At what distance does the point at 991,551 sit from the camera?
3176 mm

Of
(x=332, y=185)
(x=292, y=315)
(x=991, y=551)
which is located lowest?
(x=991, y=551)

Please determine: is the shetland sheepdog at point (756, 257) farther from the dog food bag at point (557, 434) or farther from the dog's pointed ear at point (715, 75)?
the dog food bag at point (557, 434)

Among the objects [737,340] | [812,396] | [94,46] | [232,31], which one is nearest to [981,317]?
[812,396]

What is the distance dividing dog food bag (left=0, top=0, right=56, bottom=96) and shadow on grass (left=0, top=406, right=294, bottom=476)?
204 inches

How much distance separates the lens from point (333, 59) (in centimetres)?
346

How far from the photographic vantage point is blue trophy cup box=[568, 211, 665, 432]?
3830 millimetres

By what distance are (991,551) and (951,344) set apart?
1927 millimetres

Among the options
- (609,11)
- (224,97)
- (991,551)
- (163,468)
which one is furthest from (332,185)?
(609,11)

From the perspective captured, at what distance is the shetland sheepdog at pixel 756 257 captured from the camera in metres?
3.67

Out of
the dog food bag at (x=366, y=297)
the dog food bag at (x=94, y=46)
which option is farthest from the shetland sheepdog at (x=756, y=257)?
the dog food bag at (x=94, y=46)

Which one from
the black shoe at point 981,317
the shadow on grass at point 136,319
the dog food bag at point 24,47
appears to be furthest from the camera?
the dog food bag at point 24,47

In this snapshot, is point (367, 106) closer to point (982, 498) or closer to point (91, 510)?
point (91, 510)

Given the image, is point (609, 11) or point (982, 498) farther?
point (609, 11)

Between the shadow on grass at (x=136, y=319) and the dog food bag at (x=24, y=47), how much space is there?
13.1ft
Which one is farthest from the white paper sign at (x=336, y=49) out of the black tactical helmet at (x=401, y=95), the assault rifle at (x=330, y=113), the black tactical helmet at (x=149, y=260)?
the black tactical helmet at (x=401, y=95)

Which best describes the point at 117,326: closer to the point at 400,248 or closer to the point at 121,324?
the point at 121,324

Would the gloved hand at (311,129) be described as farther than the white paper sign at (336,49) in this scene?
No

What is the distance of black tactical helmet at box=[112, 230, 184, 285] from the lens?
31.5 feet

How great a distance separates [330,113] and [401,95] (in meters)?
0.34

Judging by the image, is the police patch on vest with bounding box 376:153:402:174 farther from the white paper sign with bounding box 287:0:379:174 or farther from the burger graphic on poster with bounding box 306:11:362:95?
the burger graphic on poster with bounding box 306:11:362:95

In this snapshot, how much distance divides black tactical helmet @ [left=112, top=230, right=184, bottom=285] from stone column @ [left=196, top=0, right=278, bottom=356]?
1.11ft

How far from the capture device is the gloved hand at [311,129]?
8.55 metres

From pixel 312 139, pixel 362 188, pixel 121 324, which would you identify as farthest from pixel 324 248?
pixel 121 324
--
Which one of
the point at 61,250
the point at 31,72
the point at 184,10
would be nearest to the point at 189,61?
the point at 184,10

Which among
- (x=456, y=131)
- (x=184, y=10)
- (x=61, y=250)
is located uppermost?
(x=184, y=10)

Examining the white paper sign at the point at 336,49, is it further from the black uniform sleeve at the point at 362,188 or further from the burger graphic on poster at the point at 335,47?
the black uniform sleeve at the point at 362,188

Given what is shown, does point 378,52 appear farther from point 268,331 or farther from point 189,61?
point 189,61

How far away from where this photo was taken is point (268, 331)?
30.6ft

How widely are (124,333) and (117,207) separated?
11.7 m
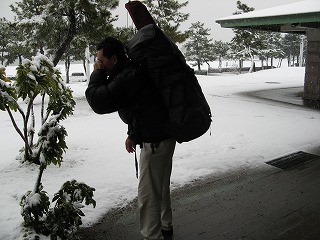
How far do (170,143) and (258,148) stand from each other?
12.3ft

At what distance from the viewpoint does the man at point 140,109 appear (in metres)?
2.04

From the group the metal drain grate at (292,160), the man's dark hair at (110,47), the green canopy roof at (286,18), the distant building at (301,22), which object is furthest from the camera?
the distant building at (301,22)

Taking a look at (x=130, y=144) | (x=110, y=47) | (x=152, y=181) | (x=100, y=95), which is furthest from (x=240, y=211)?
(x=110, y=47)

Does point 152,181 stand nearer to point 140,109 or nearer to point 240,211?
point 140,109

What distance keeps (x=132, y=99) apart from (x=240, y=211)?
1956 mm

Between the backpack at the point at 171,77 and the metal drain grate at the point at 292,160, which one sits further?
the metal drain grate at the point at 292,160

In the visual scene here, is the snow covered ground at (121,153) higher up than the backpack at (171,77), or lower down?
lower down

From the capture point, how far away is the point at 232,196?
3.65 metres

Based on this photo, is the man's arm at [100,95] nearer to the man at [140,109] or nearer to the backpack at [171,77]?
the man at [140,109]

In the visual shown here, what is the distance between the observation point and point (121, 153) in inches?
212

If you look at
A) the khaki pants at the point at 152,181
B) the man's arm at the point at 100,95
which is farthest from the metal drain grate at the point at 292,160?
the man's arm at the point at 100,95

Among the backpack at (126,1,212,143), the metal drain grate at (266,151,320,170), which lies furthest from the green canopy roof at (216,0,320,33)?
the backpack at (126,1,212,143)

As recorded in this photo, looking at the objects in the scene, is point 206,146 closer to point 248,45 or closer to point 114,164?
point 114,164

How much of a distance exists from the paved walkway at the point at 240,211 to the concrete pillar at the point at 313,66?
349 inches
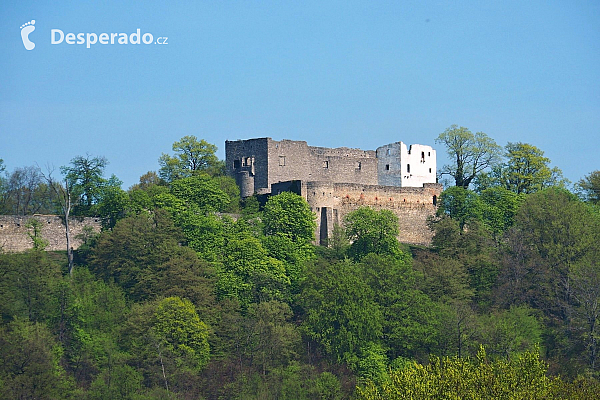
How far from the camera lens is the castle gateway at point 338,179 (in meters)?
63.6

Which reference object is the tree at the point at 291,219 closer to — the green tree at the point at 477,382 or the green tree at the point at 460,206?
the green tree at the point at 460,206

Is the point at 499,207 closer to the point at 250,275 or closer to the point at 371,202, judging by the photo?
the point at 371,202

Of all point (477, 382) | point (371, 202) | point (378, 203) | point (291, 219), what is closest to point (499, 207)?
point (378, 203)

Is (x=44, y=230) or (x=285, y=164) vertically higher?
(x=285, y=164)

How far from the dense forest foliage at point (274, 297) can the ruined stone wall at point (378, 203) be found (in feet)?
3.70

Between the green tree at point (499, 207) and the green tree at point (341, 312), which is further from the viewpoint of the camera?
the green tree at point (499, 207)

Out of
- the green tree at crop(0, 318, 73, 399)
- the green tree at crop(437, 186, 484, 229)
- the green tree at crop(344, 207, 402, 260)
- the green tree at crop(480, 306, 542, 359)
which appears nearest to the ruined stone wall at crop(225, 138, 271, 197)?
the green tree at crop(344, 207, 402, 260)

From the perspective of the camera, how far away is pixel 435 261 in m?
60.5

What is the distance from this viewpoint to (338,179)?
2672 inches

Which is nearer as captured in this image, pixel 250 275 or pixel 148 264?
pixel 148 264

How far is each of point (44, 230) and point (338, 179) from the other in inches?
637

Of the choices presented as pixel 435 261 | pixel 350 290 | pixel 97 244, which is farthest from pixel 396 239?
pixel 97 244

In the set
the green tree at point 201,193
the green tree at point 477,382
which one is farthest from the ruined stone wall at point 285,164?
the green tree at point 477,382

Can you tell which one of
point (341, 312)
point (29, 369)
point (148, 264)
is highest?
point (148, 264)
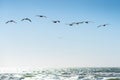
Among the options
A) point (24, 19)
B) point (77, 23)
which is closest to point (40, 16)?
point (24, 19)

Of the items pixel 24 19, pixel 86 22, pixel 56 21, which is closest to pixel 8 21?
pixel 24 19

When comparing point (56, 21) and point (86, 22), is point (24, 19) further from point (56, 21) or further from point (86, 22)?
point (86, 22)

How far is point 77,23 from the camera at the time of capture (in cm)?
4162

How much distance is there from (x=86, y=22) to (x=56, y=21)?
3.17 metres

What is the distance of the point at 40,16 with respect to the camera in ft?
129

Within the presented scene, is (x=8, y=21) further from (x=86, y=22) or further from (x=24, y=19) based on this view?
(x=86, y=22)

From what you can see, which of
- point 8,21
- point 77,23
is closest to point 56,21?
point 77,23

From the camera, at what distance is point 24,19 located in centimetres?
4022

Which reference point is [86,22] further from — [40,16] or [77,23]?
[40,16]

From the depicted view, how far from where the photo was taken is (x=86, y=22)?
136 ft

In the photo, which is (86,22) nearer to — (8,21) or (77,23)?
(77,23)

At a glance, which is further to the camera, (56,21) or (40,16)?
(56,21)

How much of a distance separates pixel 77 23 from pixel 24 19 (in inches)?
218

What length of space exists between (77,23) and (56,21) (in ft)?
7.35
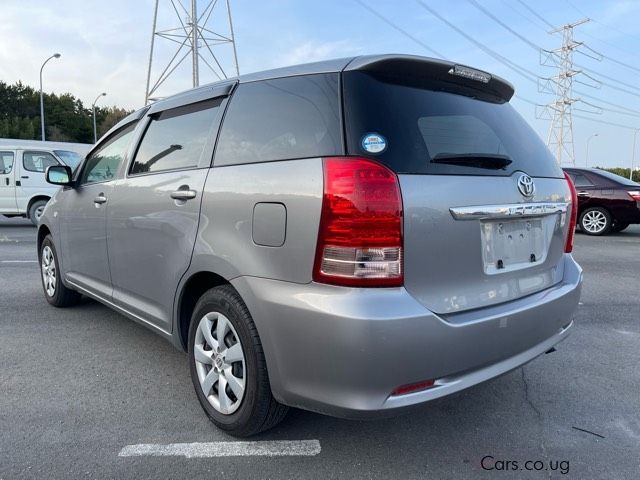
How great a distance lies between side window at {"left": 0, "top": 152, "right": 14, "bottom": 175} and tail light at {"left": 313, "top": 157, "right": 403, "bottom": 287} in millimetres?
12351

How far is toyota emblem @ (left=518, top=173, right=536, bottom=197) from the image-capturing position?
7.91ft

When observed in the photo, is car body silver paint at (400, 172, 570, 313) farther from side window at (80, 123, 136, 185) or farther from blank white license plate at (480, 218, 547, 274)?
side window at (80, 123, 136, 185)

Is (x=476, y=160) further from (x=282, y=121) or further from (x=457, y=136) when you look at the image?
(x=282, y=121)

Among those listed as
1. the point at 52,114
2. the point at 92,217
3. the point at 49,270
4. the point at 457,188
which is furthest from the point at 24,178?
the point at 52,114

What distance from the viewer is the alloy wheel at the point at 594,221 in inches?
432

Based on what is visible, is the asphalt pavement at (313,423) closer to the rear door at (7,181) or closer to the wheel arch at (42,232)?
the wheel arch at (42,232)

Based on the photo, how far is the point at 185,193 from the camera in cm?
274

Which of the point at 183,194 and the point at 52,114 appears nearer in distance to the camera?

**INSTRUCTION:**
List each line of the records that contains the word "bounding".

**RESULT:**
Judging by the image, is the police patch on vest with bounding box 376:153:402:174 farther from the white paper sign with bounding box 287:0:379:174 or farther from the burger graphic on poster with bounding box 306:11:362:95?
the burger graphic on poster with bounding box 306:11:362:95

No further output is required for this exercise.